MatchesFashion's collapse is not only due to the downturn
MatchesFashion went into administration a week ago, less than three months after Mike Ashley’s Frasers Group acquired the UK online fashion retailer. The official version was that trading conditions were so difficult, and the company losing so much money, its new owners had no choice but to pull the plug after having injected more than £20 million into it.
However, that’s not to say Mike Ashley, Frasers Group’s founder and controlling shareholder, won’t still come out on top despite the collapse of Matches. The high-street billionaire could still acquire the company’s stock on the cheap through the liquidation process that will follow the administration and sell it at a profit afterwards, industry sources said.

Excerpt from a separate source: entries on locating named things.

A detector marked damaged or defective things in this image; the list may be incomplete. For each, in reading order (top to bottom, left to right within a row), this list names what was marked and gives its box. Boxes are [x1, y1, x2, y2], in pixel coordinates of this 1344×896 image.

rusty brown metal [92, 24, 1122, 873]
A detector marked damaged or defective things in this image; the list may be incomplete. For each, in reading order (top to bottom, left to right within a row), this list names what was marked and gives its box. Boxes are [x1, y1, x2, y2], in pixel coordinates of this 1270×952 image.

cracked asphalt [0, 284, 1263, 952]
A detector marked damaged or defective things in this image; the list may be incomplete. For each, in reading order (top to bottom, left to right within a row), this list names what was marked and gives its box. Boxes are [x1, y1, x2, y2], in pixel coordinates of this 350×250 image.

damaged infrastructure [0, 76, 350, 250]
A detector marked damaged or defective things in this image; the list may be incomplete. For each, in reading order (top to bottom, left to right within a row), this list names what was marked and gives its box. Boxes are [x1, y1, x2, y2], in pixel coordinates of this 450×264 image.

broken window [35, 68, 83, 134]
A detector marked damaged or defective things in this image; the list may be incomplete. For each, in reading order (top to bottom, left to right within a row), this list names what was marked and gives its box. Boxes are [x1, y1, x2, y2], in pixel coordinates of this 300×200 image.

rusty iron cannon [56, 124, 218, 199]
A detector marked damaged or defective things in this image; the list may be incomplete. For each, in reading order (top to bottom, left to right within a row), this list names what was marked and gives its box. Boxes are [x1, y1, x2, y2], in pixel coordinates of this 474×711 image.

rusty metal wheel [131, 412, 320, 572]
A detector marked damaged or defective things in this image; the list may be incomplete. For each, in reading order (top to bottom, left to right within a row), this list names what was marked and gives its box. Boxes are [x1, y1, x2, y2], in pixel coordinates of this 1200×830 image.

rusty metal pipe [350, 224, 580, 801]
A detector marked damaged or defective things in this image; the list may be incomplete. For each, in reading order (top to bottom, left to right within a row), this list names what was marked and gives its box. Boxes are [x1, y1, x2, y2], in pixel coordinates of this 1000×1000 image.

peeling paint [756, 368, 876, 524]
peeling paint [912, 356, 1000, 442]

That would be true to form for Ashley, one of Britain’s most colorful and controversial businessmen. Ashley put his son-in-law Michael Murray in charge as CEO of Frasers Group in 2022 who was then 32-year-old and had little retail experience. Murray regularly tells British media he’s the one making decisions, but Ashley still has significant influence as he is a consultant and a director on the board. Many retailers believe he’s the one calling the shots. Ashley controls the London-listed company through a stake of more than 70 percent. He’s known for having a high-risk appetite when it comes to deals.
Ashley has been on a buying spree in recent years, cornering the sports goods retail market under his Sports Direct retail chain and buying stakes in many different retailers. Frasers Group also owns the fashion luxury multi-brand Flannels and since 2022, the prestigious Savile Row tailor Gieves & Hawkes. Ashley also has a 36 percent stake in British leather goods brand Mulberry. Mulberry’s board last year rejected Ashley’s demand for a board seat on the basis that it did not “consider he has the expertise that we need to grow the company.”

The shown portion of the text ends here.